[Data excerpts]
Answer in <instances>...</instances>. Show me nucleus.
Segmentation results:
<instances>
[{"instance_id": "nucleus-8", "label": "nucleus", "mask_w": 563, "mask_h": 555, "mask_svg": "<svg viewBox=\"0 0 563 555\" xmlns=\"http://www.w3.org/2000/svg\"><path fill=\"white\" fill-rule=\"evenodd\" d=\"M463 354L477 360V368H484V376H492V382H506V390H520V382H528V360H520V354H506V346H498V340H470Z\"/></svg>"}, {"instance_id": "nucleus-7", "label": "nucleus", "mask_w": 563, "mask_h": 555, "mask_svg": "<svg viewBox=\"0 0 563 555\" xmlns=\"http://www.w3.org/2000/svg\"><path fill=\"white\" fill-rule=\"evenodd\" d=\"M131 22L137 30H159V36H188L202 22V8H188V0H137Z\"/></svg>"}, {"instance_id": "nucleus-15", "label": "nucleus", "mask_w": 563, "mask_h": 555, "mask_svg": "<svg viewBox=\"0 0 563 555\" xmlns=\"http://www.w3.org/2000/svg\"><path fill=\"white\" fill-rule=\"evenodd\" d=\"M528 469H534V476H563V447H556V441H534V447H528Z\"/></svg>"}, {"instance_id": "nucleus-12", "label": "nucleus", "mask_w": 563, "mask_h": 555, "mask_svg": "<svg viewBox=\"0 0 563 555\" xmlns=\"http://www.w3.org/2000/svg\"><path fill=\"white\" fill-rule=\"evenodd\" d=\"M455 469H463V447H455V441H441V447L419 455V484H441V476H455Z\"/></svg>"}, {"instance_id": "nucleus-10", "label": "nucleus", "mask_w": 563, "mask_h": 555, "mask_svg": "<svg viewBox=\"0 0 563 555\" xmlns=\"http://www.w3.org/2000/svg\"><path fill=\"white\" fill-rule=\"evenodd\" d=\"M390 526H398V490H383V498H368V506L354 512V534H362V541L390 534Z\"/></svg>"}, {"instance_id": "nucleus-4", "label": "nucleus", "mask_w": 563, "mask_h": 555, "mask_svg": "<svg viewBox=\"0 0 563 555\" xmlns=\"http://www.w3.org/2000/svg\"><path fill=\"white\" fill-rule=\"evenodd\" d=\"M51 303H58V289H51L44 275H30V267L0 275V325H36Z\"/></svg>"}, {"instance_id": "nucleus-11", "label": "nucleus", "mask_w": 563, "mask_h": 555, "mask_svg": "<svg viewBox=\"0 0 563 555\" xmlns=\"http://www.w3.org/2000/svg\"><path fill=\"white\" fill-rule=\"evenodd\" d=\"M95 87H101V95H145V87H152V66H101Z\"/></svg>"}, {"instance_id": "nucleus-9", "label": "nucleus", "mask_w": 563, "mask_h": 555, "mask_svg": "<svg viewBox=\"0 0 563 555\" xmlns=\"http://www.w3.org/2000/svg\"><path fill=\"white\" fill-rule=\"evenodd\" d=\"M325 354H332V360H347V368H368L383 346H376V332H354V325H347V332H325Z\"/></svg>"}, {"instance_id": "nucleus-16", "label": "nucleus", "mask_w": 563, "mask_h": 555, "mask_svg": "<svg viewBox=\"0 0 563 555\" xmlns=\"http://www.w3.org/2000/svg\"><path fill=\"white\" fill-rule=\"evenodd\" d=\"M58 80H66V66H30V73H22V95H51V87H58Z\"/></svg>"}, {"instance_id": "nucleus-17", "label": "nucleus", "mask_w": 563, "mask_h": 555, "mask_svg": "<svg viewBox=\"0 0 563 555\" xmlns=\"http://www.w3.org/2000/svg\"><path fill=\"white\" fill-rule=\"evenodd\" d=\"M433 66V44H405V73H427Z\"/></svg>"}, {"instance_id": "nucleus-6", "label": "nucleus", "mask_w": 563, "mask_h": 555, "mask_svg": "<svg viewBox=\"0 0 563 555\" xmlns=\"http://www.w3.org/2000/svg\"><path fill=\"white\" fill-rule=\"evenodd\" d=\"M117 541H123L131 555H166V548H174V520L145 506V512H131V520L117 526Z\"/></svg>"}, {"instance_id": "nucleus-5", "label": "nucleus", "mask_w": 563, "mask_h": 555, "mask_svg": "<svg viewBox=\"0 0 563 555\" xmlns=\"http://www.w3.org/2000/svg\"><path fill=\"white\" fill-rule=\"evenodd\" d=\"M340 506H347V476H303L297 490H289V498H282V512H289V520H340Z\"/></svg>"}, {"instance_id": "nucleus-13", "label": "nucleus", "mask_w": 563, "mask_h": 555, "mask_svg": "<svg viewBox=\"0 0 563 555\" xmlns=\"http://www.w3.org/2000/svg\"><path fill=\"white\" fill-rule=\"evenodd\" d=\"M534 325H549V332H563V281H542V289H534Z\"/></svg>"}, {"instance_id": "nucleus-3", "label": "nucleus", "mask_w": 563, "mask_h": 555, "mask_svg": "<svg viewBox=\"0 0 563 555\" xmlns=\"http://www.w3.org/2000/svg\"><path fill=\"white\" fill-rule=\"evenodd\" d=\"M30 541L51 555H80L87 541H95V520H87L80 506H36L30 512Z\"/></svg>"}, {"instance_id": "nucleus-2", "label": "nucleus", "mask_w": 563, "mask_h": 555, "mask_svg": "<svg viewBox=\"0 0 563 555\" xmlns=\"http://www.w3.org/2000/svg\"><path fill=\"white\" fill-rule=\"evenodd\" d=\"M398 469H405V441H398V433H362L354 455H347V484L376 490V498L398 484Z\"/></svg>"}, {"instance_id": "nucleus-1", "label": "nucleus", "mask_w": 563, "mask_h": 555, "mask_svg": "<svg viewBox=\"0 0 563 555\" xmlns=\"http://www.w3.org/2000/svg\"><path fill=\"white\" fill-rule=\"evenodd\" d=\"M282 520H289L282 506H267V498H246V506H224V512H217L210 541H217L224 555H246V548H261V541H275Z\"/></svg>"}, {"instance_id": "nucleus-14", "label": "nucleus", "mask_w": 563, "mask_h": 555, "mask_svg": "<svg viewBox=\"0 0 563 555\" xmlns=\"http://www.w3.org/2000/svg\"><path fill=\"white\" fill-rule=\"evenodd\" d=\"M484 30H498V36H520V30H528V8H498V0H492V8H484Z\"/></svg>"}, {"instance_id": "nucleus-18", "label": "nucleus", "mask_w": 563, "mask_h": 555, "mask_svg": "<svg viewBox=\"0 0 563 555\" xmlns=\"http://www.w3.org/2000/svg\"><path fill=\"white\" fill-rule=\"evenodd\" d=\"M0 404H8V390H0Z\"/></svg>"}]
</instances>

WHAT IS BEING ASKED: Determine how many of the lines above contain the string "instances", and state only that number.

ANSWER TO THE TASK: 3